*REQUEST*: In the article on the Senate leadership bid, what was the final vote count between Blunt and Johnson?

*DOCUMENT EXTRACT*:

** Begin **

Wednesday, December 14, 2011

Leadership Bid Reflects Growing Tea Party Influence in World's Greatest Deliberative Body

By Michael Johns

The tea party movement began in an unassuming way: A series of March 2009 conference calls of a couple dozen conservative and libertarian activists from across the nation. How far it has come. Yesterday, after taking back the U.S. House of Representatives in November 2010 and growing its rank and file members into the millions in less than three years, the movement made a bold but ultimately unsuccessful bid for a leadership position in the United States Senate.

With tea party support, U.S. Senator Ron Johnson (R-WI) challenged U.S. Senator Roy Blunt (R-MO) for vice-chairman of the Senate Republican Conference. With all 47 Republican Senators casting votes, Blunt won the vote narrowly, 25 to 22. But the tea party-supported Johnson challenge proves important symbolically as a demonstration that, while tea party-affiliated members of the U.S. House of Representatives have proven hugely influential in guiding the direction of that legislative body, support for the tea party movement and its policy agenda is growing in the U.S. Senate too.

** End **

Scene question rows
** Begin **

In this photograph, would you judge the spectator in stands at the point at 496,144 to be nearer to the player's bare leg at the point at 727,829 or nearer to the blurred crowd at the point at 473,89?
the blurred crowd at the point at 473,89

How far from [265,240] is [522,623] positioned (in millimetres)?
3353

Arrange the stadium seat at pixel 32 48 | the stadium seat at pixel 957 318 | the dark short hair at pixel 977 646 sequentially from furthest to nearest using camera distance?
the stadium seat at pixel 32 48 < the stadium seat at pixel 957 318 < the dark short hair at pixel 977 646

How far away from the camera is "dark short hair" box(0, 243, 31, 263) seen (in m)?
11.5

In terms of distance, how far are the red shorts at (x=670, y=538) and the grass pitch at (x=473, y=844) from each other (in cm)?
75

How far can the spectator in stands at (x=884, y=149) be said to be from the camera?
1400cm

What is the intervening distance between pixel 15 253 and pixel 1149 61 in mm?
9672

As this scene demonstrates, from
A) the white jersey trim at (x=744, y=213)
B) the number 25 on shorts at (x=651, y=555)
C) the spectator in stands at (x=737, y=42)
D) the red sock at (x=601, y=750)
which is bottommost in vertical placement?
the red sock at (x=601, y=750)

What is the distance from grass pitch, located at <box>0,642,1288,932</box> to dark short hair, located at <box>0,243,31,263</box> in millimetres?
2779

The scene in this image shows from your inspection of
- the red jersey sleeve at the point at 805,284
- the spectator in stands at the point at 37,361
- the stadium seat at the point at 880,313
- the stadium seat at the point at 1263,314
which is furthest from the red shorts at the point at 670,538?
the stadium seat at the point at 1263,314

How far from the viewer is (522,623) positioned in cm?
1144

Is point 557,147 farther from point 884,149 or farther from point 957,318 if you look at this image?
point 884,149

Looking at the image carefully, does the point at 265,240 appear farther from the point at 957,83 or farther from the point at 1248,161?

** End **

*TASK RESULT*: Blunt won 25 to 22.